Une découverte du télescope James Webb remet en question les modèles de cosmologie actuels
Les premières images captées par le télescope James Webb ont permis de découvrir six galaxies massives qui se sont formées très tôt après le Big Bang. Or, la masse de ces galaxies est beaucoup plus grande que ce que les astronomes prévoyaient trouver à cette époque de l’histoire de l’Univers. Si cette étonnante découverte est bel et bien confirmée, elle remettra en question les modèles de cosmologie actuels, et même notre compréhension de la formation des galaxies dans l’enfance de l’Univers.
Une des forces du télescope spatial James Webb (TJW), actif depuis 2022, est qu’il permet de voir des corps célestes beaucoup plus distants, beaucoup plus anciens et de plus faible luminosité que le télescope spatial Hubble. Il permet ainsi d’observer la genèse de l’Univers.
C’est en analysant les premières images couleur captées par le TJW qu’une équipe de chercheurs d’universités australienne, états-uniennes, danoise et espagnoles a pu dépister six galaxies particulièrement massives qui se sont formées environ 600 millions d’années après le Big Bang, et qui sont décrites dans un article publié dans la revue Nature.
« En décembre 2022, il avait été annoncé que des galaxies encore plus vieilles, datant de 350 à 400 millions d’années après le Big Bang, avaient été mises au jour grâce au TJW », fait remarquer Nathalie Nguyen-Quoc Ouellette, directrice adjointe de l’Institut Trottier de recherche sur les exoplanètes (iREx) et de l’Observatoire du Mont-Mégantic (OMM). « Mais ce qui est remarquable dans cette nouvelle découverte, c’est la taille, la maturité et la masse des galaxies décrites dans l’article. Il s’agit de galaxies très développées, presque aussi massives que notre galaxie, la Voie lactée. »
Des modèles de cosmologie bouleversés
Ces galaxies auraient des masses 100 fois plus grandes que celles que les astronomes pensaient qu’elles devraient avoir aussi tôt dans l’histoire de l’Univers.
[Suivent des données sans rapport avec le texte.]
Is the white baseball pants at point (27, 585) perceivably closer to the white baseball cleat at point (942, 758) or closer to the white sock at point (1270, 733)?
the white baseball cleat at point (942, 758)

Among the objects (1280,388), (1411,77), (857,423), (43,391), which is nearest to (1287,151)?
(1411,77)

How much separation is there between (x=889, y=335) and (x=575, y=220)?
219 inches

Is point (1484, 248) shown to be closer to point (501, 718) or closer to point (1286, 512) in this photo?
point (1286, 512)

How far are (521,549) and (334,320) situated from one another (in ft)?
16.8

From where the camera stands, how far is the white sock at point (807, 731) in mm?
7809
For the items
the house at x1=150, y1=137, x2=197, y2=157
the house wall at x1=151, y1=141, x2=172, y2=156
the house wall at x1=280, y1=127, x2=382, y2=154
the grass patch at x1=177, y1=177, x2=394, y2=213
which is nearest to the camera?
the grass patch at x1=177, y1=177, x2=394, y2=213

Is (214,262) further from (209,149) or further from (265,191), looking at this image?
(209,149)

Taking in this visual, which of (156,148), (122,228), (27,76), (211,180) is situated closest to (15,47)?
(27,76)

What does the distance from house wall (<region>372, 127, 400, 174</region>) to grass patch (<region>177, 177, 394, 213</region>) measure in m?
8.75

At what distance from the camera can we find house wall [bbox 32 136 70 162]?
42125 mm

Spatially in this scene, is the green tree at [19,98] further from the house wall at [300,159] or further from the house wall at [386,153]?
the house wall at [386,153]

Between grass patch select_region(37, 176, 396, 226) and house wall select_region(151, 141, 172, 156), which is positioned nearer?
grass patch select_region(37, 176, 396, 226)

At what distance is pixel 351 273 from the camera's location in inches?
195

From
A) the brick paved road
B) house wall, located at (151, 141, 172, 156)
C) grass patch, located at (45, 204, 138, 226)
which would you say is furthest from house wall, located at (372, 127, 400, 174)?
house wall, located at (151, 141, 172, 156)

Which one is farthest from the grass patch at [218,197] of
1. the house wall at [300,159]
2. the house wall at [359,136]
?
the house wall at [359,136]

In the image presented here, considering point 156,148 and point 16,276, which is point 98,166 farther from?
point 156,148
Cette découverte vient donc chambouler leur conception de la formation des galaxies à l’aube de l’Univers. « Selon ce que décrivent ces chercheurs, ces galaxies se sont développées plus rapidement qu’on ne le pensait. Ces observations vont à l’encontre des modèles cosmologiques actuels et des lois de la physique que l’on croyait qui existaient au début de l’Univers », explique Nathalie Nguyen-Quoc Ouellette.
Selon les hypothèses actuelles, les galaxies apparaissent d’abord sous forme de petits nuages d’étoiles et de poussières qui graduellement prennent de l’expansion au cours du temps. Les chercheurs de l’étude s’attendaient donc à trouver de toutes petites galaxies peu développées à cette époque reculée du début de l’Univers.
Mais ce qui est ressorti de leur analyse des données fournies par le TJW les a sidérés. « J’ai d’abord pensé que nous avions fait une erreur, que nous la trouverions et que la vie continuerait comme avant. Mais nous n’avons toujours pas trouvé cette erreur, même après de multiples essais », confie Joel Leja, professeur d’astronomie et d’astrophysique à la Pennsylvania State University, dans un communiqué publié par son université.
« C’est en effet surprenant de voir que les galaxies décrites dans cet article ont pu prendre de la maturité aussi rapidement si tôt dans l’histoire de l’Univers ; en seulement quelques centaines de millions d’années, elles en sont venues à ressembler à notre Voie lactée », fait remarquer Mme Nguyen-Quoc Ouellette.
Les chercheurs qui ont fait cette découverte s’appliquent maintenant à confirmer la masse et la nature de ces galaxies, car leur première évaluation a été effectuée en convertissant simplement leur luminosité — captée par le TJW — en masse.
Ils procéderont maintenant à une analyse plus approfondie du spectre en haute résolution de ces galaxies, lequel spectre permettra de mesurer avec une plus grande précision leur distance, leur âge, c’est-à-dire l’époque de leur formation, et de déterminer leur composition. « Le spectre nous informera si ces galaxies se composent principalement d’étoiles ou si elles contiennent des trous noirs actifs, lesquels sont très lumineux. Car si ces galaxies comprennent des trous noirs actifs plutôt que des étoiles, leur luminosité serait proportionnellement plus grande que leur masse réelle », relève Mme Nguyen-Quoc Ouellette.
« Le télescope James Webb n’a pas fini de nous étonner avec des découvertes comme celle-ci. Nous nous attendons à ce que les observations qu’il nous permettra de faire dans le futur soulèvent encore de nouvelles questions », conclut cette astrophysicienne, qui est également la porte-parole canadienne pour le TJW.